Rio - Se o diretor jurídico do Vasco, Gustavo Pinheiro, manteve a cautela ao longo do dia, o vice-presidente de futebol Ercolino de Luca confirmou que o clube vai entrar nesta terça com um recurso no Superior Tribunal de Justiça Desportiva (STJD) e, com isso, tentará pelos tribunais a permanência na Série A. A alegação é que os pontos disputados vão ter de ser revertidos, pois o jogo foi paralisado por mais de 70 minutos, quando o permitido pelo regulamento é 60.

“Vamos entrar com um recurso nesta terça-feira. Basicamente será por causa do tempo de paralisação. O jogo não era para ter continuado”, disse o dirigente.

Caiu!
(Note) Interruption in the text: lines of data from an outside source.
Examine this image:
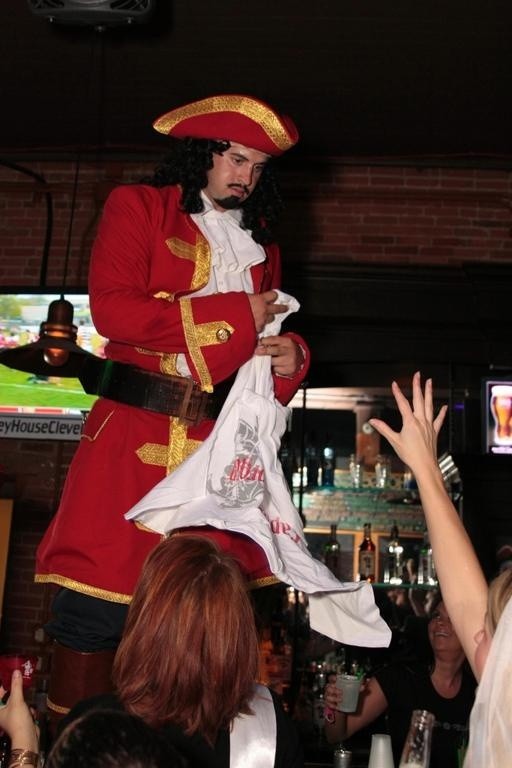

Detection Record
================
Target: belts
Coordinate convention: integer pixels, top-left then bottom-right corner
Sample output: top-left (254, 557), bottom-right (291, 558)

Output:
top-left (95, 358), bottom-right (227, 422)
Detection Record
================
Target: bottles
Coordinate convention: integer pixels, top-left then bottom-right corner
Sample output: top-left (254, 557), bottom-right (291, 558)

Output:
top-left (381, 519), bottom-right (405, 585)
top-left (294, 660), bottom-right (326, 739)
top-left (359, 521), bottom-right (376, 584)
top-left (334, 750), bottom-right (351, 766)
top-left (418, 524), bottom-right (438, 585)
top-left (321, 525), bottom-right (343, 577)
top-left (285, 444), bottom-right (337, 492)
top-left (401, 710), bottom-right (434, 768)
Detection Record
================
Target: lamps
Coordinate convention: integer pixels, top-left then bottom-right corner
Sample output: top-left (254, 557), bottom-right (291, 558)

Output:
top-left (0, 147), bottom-right (107, 378)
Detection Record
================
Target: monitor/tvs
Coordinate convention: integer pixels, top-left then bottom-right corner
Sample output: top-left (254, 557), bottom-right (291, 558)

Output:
top-left (460, 361), bottom-right (512, 468)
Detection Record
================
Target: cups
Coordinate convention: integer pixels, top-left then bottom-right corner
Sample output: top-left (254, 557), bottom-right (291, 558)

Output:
top-left (349, 453), bottom-right (366, 487)
top-left (337, 673), bottom-right (359, 714)
top-left (367, 732), bottom-right (394, 768)
top-left (0, 653), bottom-right (39, 689)
top-left (374, 452), bottom-right (392, 488)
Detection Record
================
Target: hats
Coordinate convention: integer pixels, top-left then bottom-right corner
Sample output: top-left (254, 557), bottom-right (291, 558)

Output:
top-left (150, 92), bottom-right (303, 157)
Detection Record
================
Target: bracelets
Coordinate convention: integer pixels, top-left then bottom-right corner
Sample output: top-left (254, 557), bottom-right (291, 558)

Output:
top-left (9, 749), bottom-right (38, 768)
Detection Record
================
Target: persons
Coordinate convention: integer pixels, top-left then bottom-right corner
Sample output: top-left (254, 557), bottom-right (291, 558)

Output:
top-left (0, 534), bottom-right (305, 768)
top-left (323, 594), bottom-right (476, 768)
top-left (0, 316), bottom-right (109, 386)
top-left (32, 87), bottom-right (314, 745)
top-left (368, 370), bottom-right (512, 768)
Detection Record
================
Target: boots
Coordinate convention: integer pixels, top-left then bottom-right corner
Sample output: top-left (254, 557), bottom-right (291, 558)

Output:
top-left (42, 639), bottom-right (112, 752)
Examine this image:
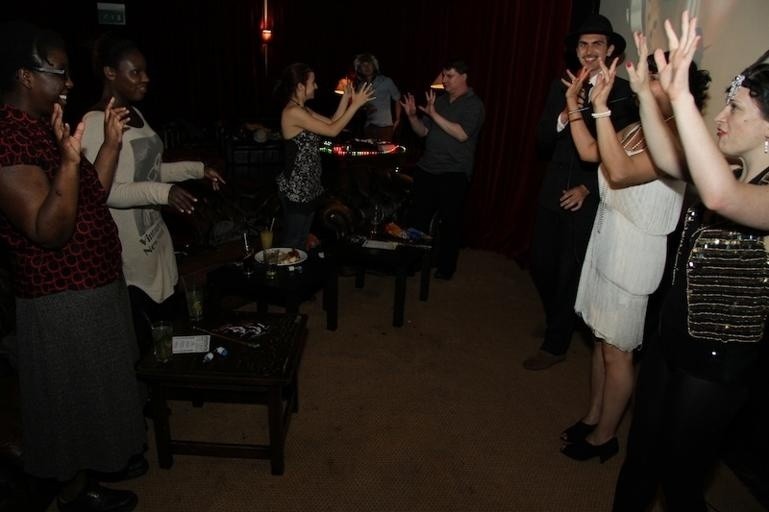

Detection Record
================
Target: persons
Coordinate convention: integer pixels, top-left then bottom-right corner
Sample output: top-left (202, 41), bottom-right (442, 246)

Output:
top-left (523, 12), bottom-right (628, 369)
top-left (404, 58), bottom-right (486, 280)
top-left (559, 51), bottom-right (712, 463)
top-left (1, 29), bottom-right (146, 511)
top-left (78, 34), bottom-right (224, 420)
top-left (613, 8), bottom-right (769, 511)
top-left (354, 53), bottom-right (401, 158)
top-left (271, 58), bottom-right (375, 301)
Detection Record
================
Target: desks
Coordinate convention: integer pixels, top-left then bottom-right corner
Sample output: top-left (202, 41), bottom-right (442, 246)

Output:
top-left (323, 222), bottom-right (435, 330)
top-left (210, 248), bottom-right (339, 332)
top-left (141, 309), bottom-right (310, 477)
Vasco foi rebaixado para a Série BCarlos Moraes / Agência O Dia

O recurso será baseado no artigo 21 do regulamento de competições da CBF, que diz, entre outras coisas, que o jogo tem de ser interrompido se a paralisação não terminar em 60 minutos, o que não ocorreu.

Vasco sai pela porta dos fundos

Os jogadores do Vasco fugiram da torcida e da imprensa após o desembarque no Aeroporto Internacional Tom Jobim. Sob forte esquema policial, a delegação deixou o local em quatro vans, que estacionaram na pista, ao lado da aeronave. Ao saber que os atletas haviam ido embora pela porta dos fundos, um grupo de dez torcedores desabafou com gritos de protesto, no saguão de desembarque: “O Vasco é tradição, não é humilhação.”

Longe dali, em São Januário, o clima não era diferente. Desde às 8h, mais de 120 policiais do 4º batalhão garantiram a segurança no estádio, que amanheceu pichado com frases de protesto contra a gestão Dinamite. “Chega de vergonha. Fora, Banana”, diziam algumas das pichações apagadas por funcionários do clube no início da manhã.

Mas nem o forte policiamento intimidou a presença de torcedores no estádio. “O time se acovardou desde a primeira rodada. Foi ridículo sair escondido, em vez de botar a cara. Uma vergonha. Hoje não tive ânimo de trabalhar e nem dormi direito. Quero saber o que eles fizeram com o dinheiro do clube, da venda de jogadores. Cadê o dinheiro?”, questionou o estoquista Nelson Fernando, de 31 anos.

Já o motorista Joaquim Costa, de 52, preferiu fazer um protesto divertido do lado de fora de São Januário, que, por medida de segurança, esteve o dia inteiro fechado: “Vim de Volta Redonda mostrar minha indignação. Trouxe essas bananas que simbolizam os jogadores boêmios que desrespeitaram a instituição. Teve jogador preso de madrugada na Lei Seca mesmo com o Vasco passando por essa situação. Não é muita falta de respeito?”